**Work order:**
Pictures are to be excluded. Please print only the lines from the one containing "phylum: Chordata" through the end of the data, exactly as they appear.

----------------------------------------

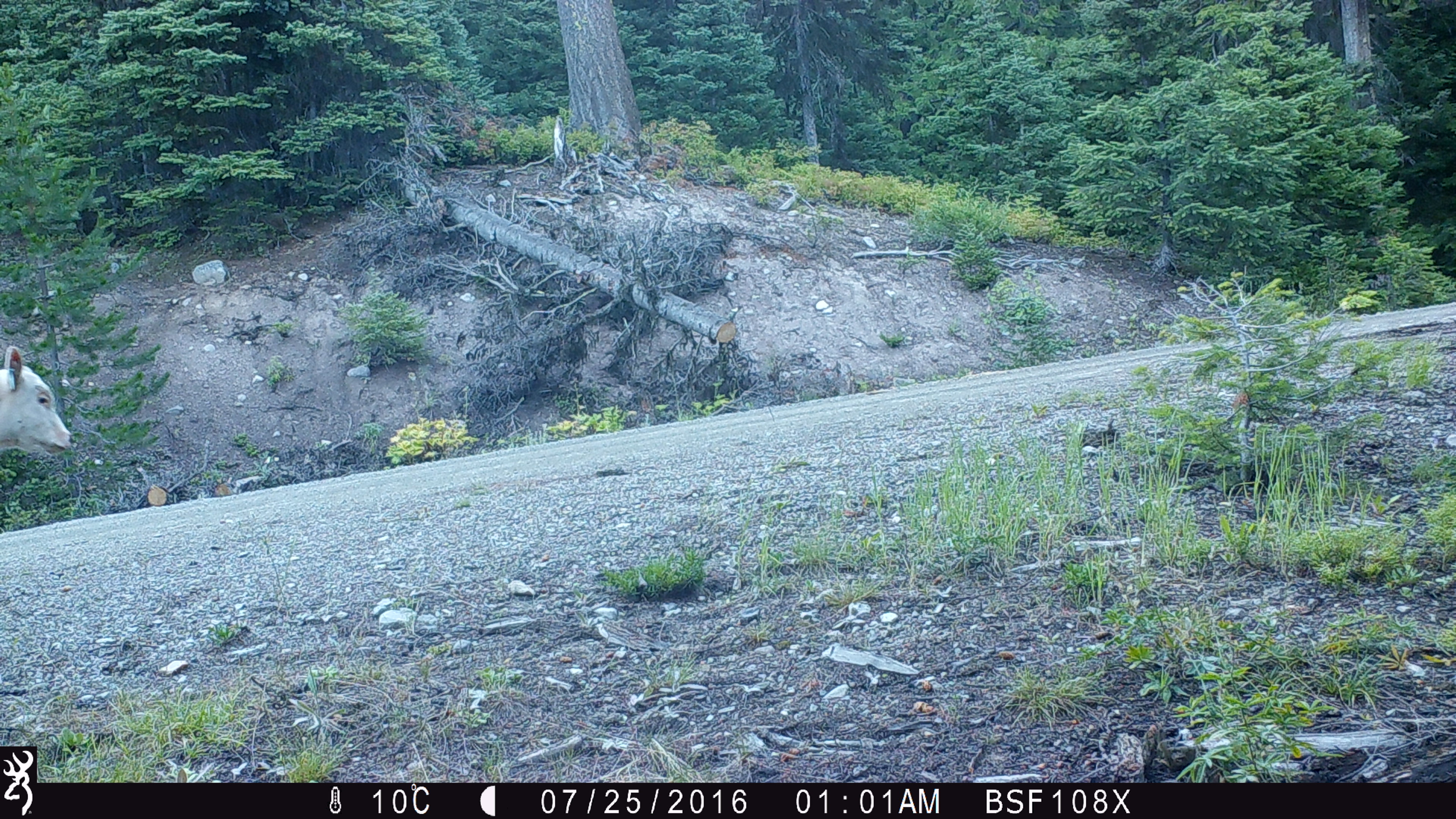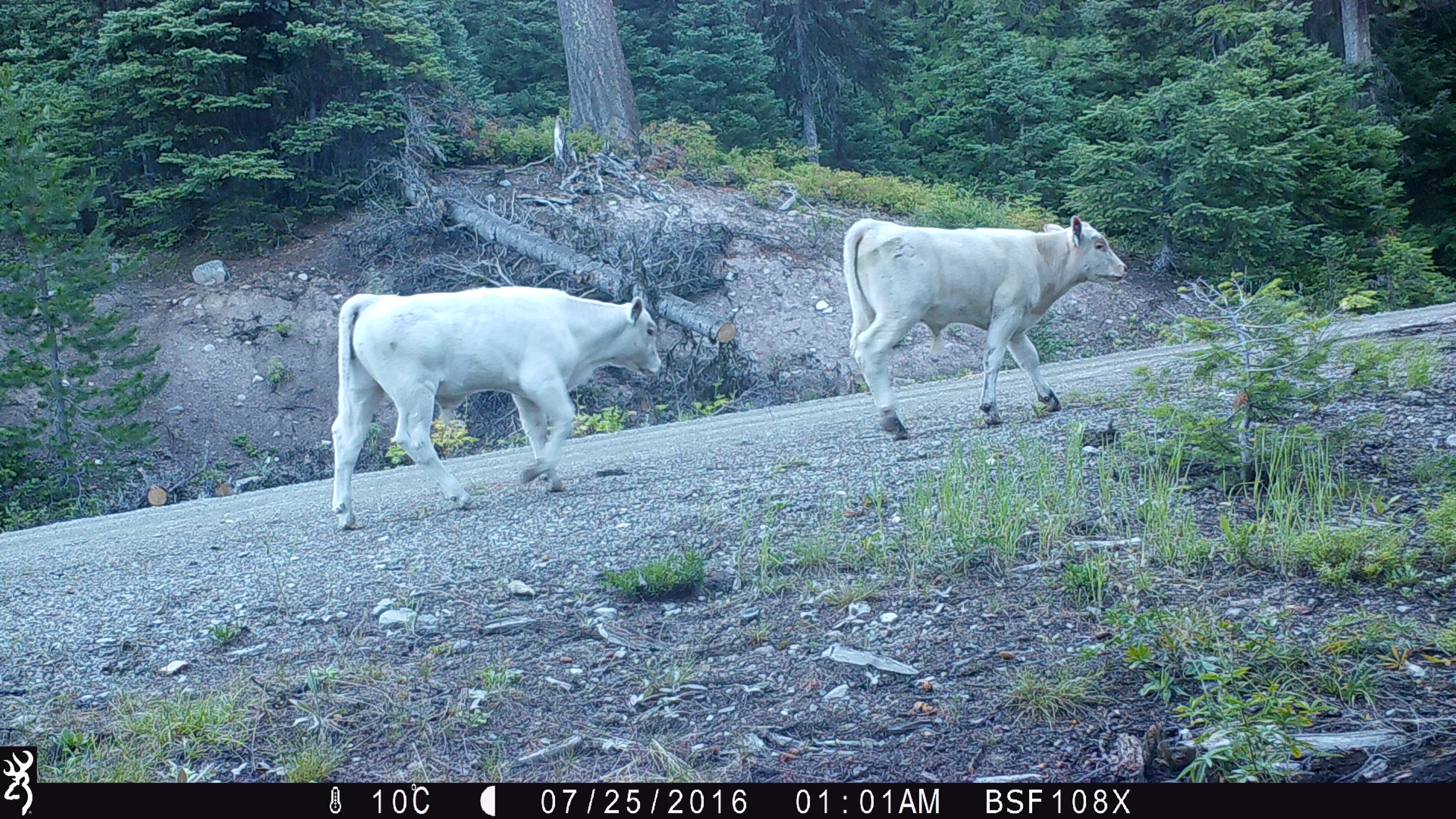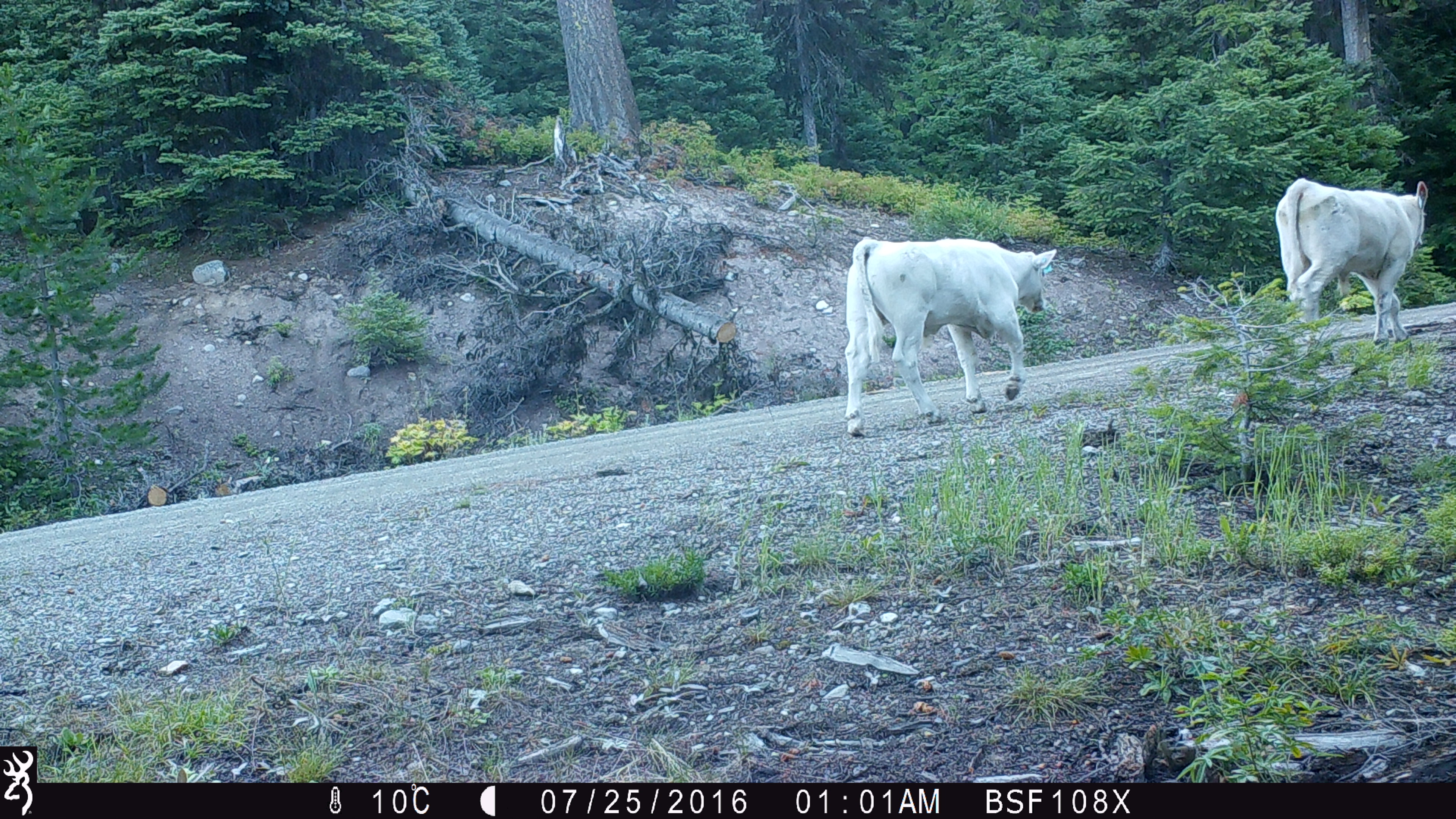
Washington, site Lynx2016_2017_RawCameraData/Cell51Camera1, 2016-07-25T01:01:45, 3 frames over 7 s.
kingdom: Animalia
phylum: Chordata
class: Mammalia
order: Artiodactyla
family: Bovidae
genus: Bos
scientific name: Bos taurus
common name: domestic cattle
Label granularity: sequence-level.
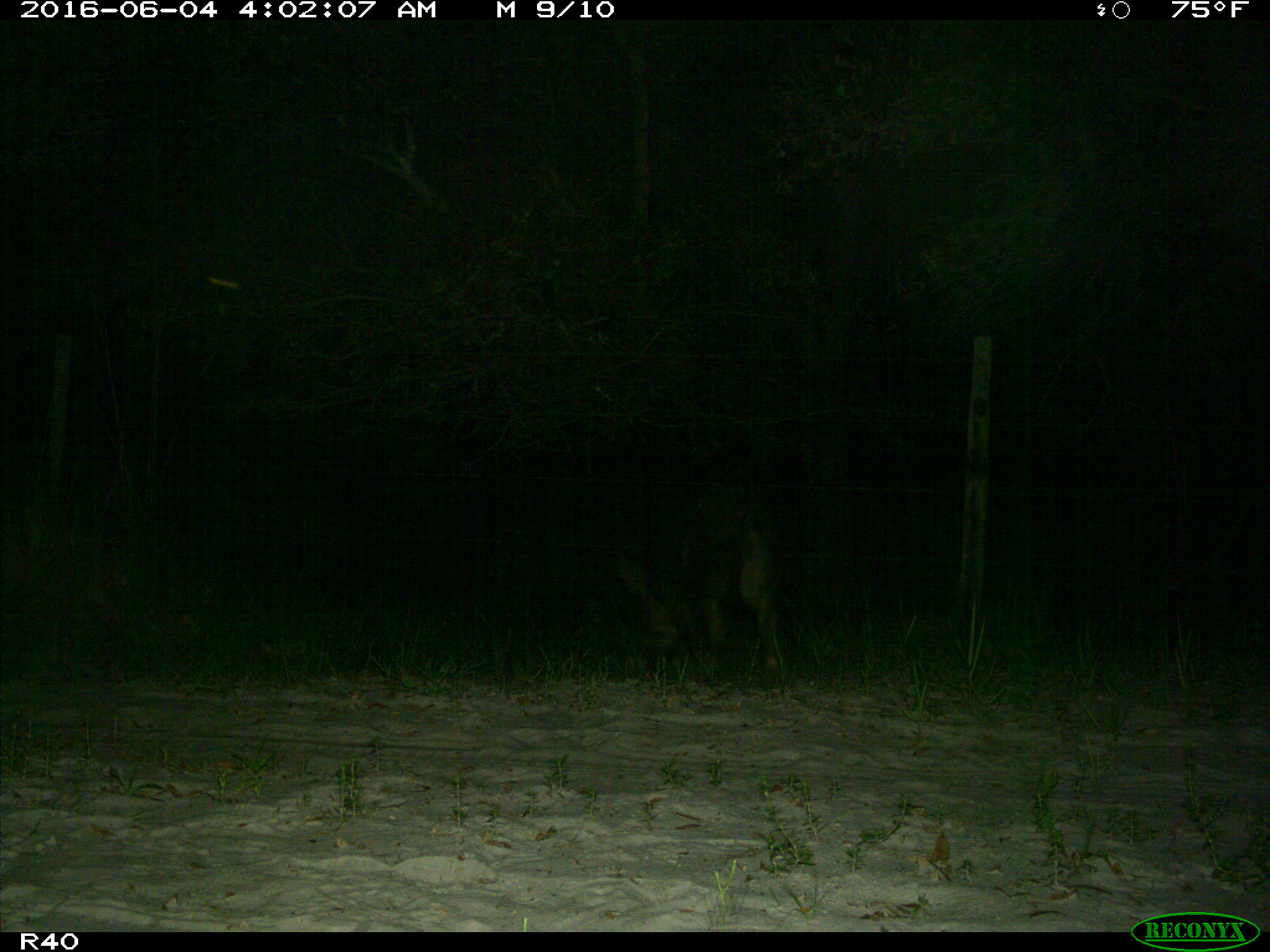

----------------------------------------

**Finished task:**
phylum: Chordata
class: Mammalia
order: Artiodactyla
family: Bovidae
genus: Bos
scientific name: Bos taurus
common name: domestic cattle
Label granularity: sequence-level.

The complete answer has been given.